* [TEXTE]

━━━━━━━━━━━━━━━━

Je sais bien que, dans la réalité, les choses n’auraient probablement pas tourné ainsi. Il y a beaucoup de chances pour que Gaston de Presles ne se fût pas converti. Il a joué et il jouera. Il est homme de plaisir et il le restera. La teinte de la pièce est optimiste. Elle l’est volontairement, et il est difficile d’admettre qu’Emile Augier ait été abusé par une candeur excessive. Mais il croyait qu’il ne convient pas de laisser le spectateur sous une impression pénible, et qu’en gâtant son plaisir on nuit à l’étude même qu’on s’était proposé de lui faire accepter. C’est par là que la comédie de mœurs de 1850 se distingue du théâtre pessimiste qui a succédé et qui, de l’âpre satire des Corbeaux, devait tomber dans les laideurs caricaturales du Théâtre libre.

━━━━━━━━━━━━━━━━

* [DONNÉES FOURNIES]
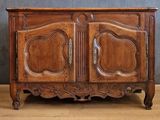 a wooden cabinet with two doors on the top of it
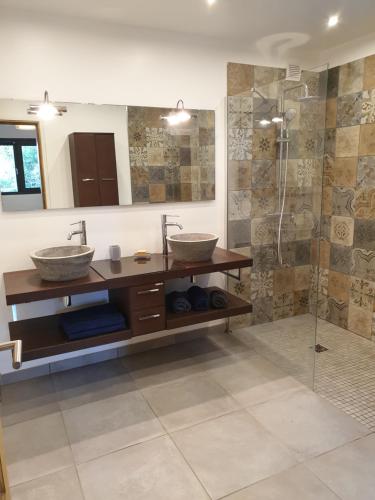 a bathroom with two sinks and a shower at Ajaccio Sanguinaires in Ajaccio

━━━━━━━━━━━━━━━━

* [CONSIGNE] Recopiez mot pour mot le passage du texte sur la comédie d'Emile Augier, de « Je sais bien » à « du Théâtre libre. ».

* [ZONE DE RÉPONSE]
Je sais bien que, dans la réalité, les choses n’auraient probablement pas tourné ainsi. Il y a beaucoup de chances pour que Gaston de Presles ne se fût pas converti. Il a joué et il jouera. Il est homme de plaisir et il le restera. La teinte de la pièce est optimiste. Elle l’est volontairement, et il est difficile d’admettre qu’Emile Augier ait été abusé par une candeur excessive. Mais il croyait qu’il ne convient pas de laisser le spectateur sous une impression pénible, et qu’en gâtant son plaisir on nuit à l’étude même qu’on s’était proposé de lui faire accepter. C’est par là que la comédie de mœurs de 1850 se distingue du théâtre pessimiste qui a succédé et qui, de l’âpre satire des Corbeaux, devait tomber dans les laideurs caricaturales du Théâtre libre.